## Stated exercise 1
Quote the post about operator overloading word for word, starting at "[Tutor] operator overloading" and ending at "of the Year.".

[Tutor] operator overloading considered harmful ;-)

spir denis.spir at free.fr
Sat Nov 7 19:01:29 CET 2009


Hello,

I jump on the opportunity offered by the previous thread to tell a little story (serious only people disgard). Guess this is a candidate for Bug of the Year.

I was filtering (parse) results to keep only nodes from a given set of types:

for child in node:
    if child.pattern in item_types:
        items.append(child)
    else:       # recursion
        ...

For a weird reason, _all_ child nodes were collected. So, I printed out node types at start of loop, but all was ok. After a while wondering, I printed patterns in the if branch, too -- which seemed to myself completely irrational:

for child in node:
    print child.pattern
    if child.pattern in item_types:
        print "*** type OK\t%s" %child.pattern
        items.append(child)
    else:       # recursion
        ...

This gave me results such as:
digit::[0..9] 
*** type OK     section::header body footer

The second expression is the one of another pattern in play during this test. Well, had a hard time finding out how the pattern, or its expression, could change between both prints. Actually, the reasons were (hope you're confortable):
* "section" is a recursive pattern (some items in the body can be sections)
* I had overloaded "==" in the top Pattern type as a syntactic sugar to name patterns.

## Records

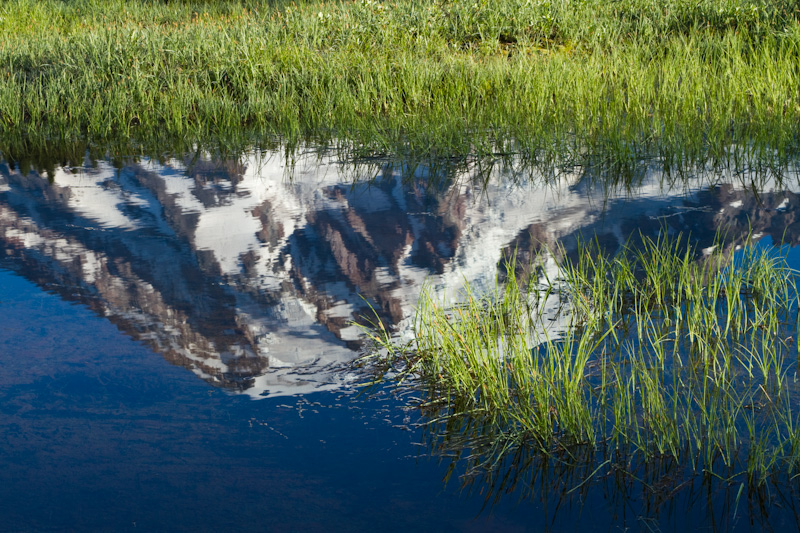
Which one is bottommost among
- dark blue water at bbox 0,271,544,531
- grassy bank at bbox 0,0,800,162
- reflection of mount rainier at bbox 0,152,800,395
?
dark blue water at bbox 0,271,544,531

---

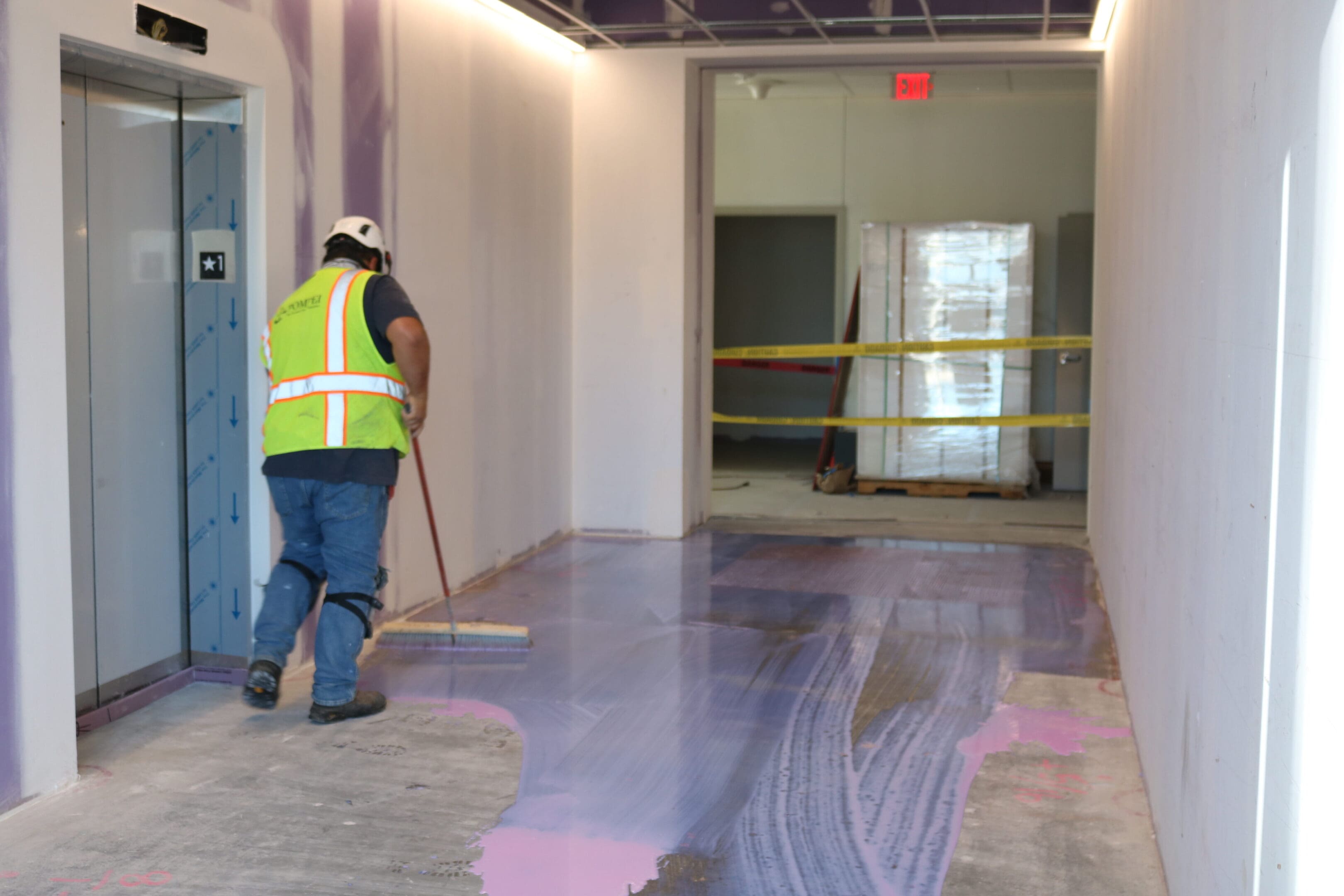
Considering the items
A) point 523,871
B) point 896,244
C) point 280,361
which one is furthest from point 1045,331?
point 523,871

## Stated exercise 2
Pick out every line of the records that contains the string "point", matching case.

## Complete output 1
[Tutor] operator overloading considered harmful ;-)

spir denis.spir at free.fr
Sat Nov 7 19:01:29 CET 2009


Hello,

I jump on the opportunity offered by the previous thread to tell a little story (serious only people disgard). Guess this is a candidate for Bug of the Year.

## Complete output 2
A) point 523,871
B) point 896,244
C) point 280,361
which one is furthest from point 1045,331?
point 523,871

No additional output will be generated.